Au-delà de notre volonté d'utiliser un outil en mode SaaS avec moins de latence, nous voulions un outil qui soit ouvert, sur lequel on puisse connecter aujourd’hui et demain d’autres outils qui permettront d’aller plus loin sur d’autres domaines spécifiques.

5.

Comment s’est passée la prise en main de notre logiciel ?

Nous avons été bien accompagnés, la migration de nos dossiers vers fulll s’est très bien passée. Nous avions une personne dédiée ultra réactive, qui trouvait rapidement une solution à nos éventuels problèmes. 

Au niveau de l’utilisation de l’outil, il est facile à prendre en main. Nous avons d’abord eu une petite formation de quelques heures pour les différents fondamentaux, et au bout de quelques mois, nous avons fait une seconde formation pour reprendre certains points, mais surtout pour bien prendre en main le dossier de révision et l’utiliser au mieux.

6.

As-tu rencontré des difficultés particulières ? Comment fulll a pu t’aider à les résoudre ?

Il y a deux ans, nous avons eu des problèmes de flux qui ont nécessité une évolution de l'infrastructure du côté de fulll. Une fois que les nouveaux serveurs ont été mis en service, nous n’avons plus eu de problèmes, tout s’est bien passé !

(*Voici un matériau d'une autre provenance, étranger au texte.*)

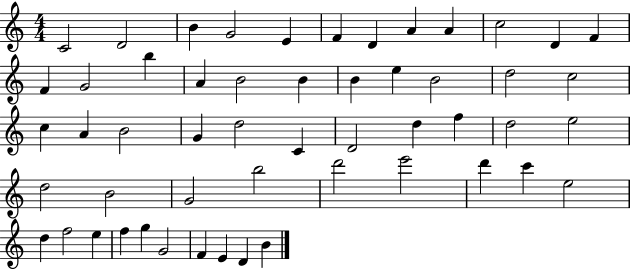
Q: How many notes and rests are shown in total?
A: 53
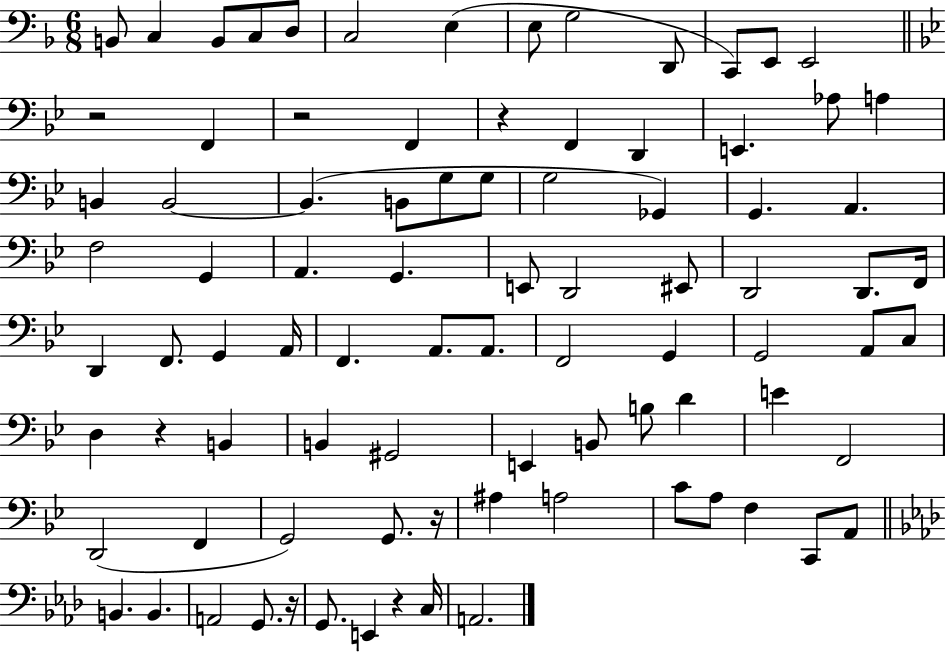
B2/e C3/q B2/e C3/e D3/e C3/h E3/q E3/e G3/h D2/e C2/e E2/e E2/h R/h F2/q R/h F2/q R/q F2/q D2/q E2/q. Ab3/e A3/q B2/q B2/h B2/q. B2/e G3/e G3/e G3/h Gb2/q G2/q. A2/q. F3/h G2/q A2/q. G2/q. E2/e D2/h EIS2/e D2/h D2/e. F2/s D2/q F2/e. G2/q A2/s F2/q. A2/e. A2/e. F2/h G2/q G2/h A2/e C3/e D3/q R/q B2/q B2/q G#2/h E2/q B2/e B3/e D4/q E4/q F2/h D2/h F2/q G2/h G2/e. R/s A#3/q A3/h C4/e A3/e F3/q C2/e A2/e B2/q. B2/q. A2/h G2/e. R/s G2/e. E2/q R/q C3/s A2/h.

En dehors de cela, plusieurs expériences nous ont rassurés sur le fait que la SAV fonctionne bien chez fulll. Par exemple, nous avions eu des problèmes d’intégration de FEC, et ils ont été extrêmement réactifs. C’est même nous qui nous sommes fait relancer ! Cela je l’avoue, ça ne nous était jamais arrivé, surtout avec un SAV qui possède une structure relativement importante. C’est une vraie force, car c’est très rassurant en tant qu'utilisateur de savoir qu’en cas de problème, cela sera pris en charge dans des délais complètement raisonnables.

7.

 Quel est ton sentiment vis-à-vis du relationnel commercial ?

C’est vrai que c’est rassurant de voir que les personnes qui étaient là dès le début sont encore là aujourd'hui, et sont toujours aussi accessibles. Cela reste une richesse. J’ai l’impression de voir toujours à peu près les mêmes têtes historiques, mais bien entendu avec beaucoup de nouvelles, car cela se développe et c’est normal.

8.

Quelle suite envisages-tu de donner à ta collaboration avec fulll ?

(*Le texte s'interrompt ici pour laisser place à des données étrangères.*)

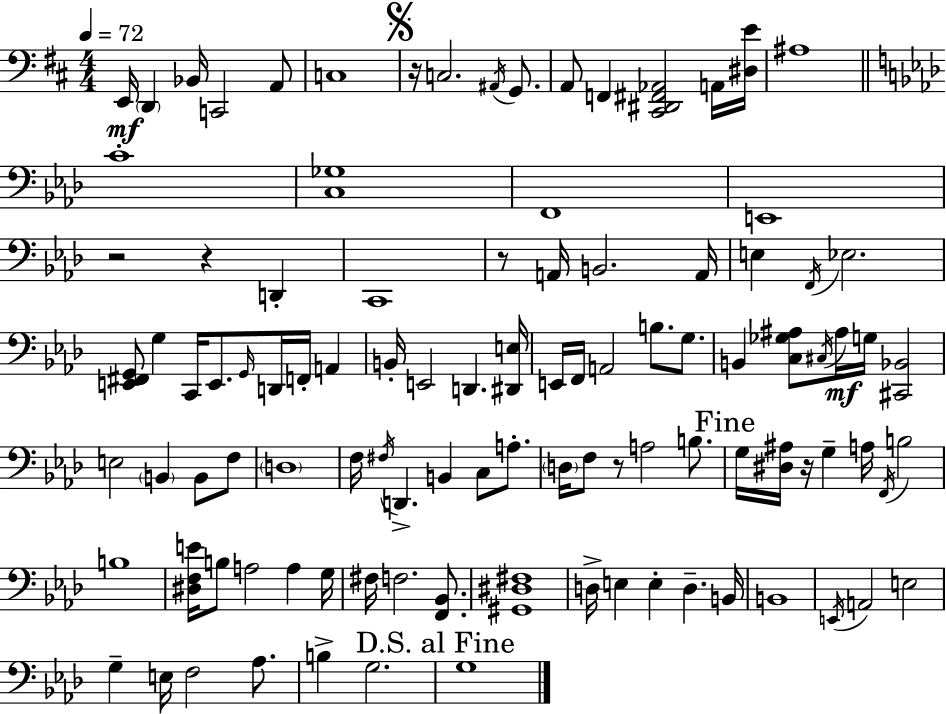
X:1
T:Untitled
M:4/4
L:1/4
K:D
E,,/4 D,, _B,,/4 C,,2 A,,/2 C,4 z/4 C,2 ^A,,/4 G,,/2 A,,/2 F,, [^C,,^D,,^F,,_A,,]2 A,,/4 [^D,E]/4 ^A,4 C4 [C,_G,]4 F,,4 E,,4 z2 z D,, C,,4 z/2 A,,/4 B,,2 A,,/4 E, F,,/4 _E,2 [E,,^F,,G,,]/2 G, C,,/4 E,,/2 G,,/4 D,,/4 F,,/4 A,, B,,/4 E,,2 D,, [^D,,E,]/4 E,,/4 F,,/4 A,,2 B,/2 G,/2 B,, [C,_G,^A,]/2 ^C,/4 ^A,/4 G,/4 [^C,,_B,,]2 E,2 B,, B,,/2 F,/2 D,4 F,/4 ^F,/4 D,, B,, C,/2 A,/2 D,/4 F,/2 z/2 A,2 B,/2 G,/4 [^D,^A,]/4 z/4 G, A,/4 F,,/4 B,2 B,4 [^D,F,E]/4 B,/2 A,2 A, G,/4 ^F,/4 F,2 [F,,_B,,]/2 [^G,,^D,^F,]4 D,/4 E, E, D, B,,/4 B,,4 E,,/4 A,,2 E,2 G, E,/4 F,2 _A,/2 B, G,2 G,4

Notre particularité, c’est qu’on a fait le choix d’avoir deux outils comptables en parallèle, en se disant qu’on a des clients qui sont plus adaptés sur un outil ou l’autre. fulll reste la valeur sûre, dans le sens où la stabilité convient à tout le monde, mais pour les outils proposés à nos clients, nous laissons la liberté de choix.

Notre objectif, c’est de nous démarquer de nos confrères, mais aussi d’optimiser le recrutement de collaborateurs, qui passe aussi par les outils que nous utilisons. Le fait d’avoir des outils innovants nous a permis de conclure des recrutements qu’on aurait sûrement pas fait dans le cas contraire.

9.

D’autres choses à évoquer ?

Avec fulll, tout fonctionne plutôt bien, même sur un territoire éloigné en mode SaaS. Nous sommes satisfaits de l’outil et de sa nouvelle infrastructure technique.

Si l’on peut penser que les plus “gros” sont les meilleurs car ils ont les moyens, on se rend vite compte qu’ils ne développaient plus rien et que c’est justement ceux qui font le choix de l'investissement qui sont et seront à l'avenir les plus adaptés à notre profession

Nous le savons, notre métier bouge assez vite. Je pense à la facture électronique, qui arrive très prochainement, mais aussi au Covid-19, qui a définitivement accéléré et révolutionné notre transformation numérique : des choses qui nous semblaient impossibles sont alors devenues possibles.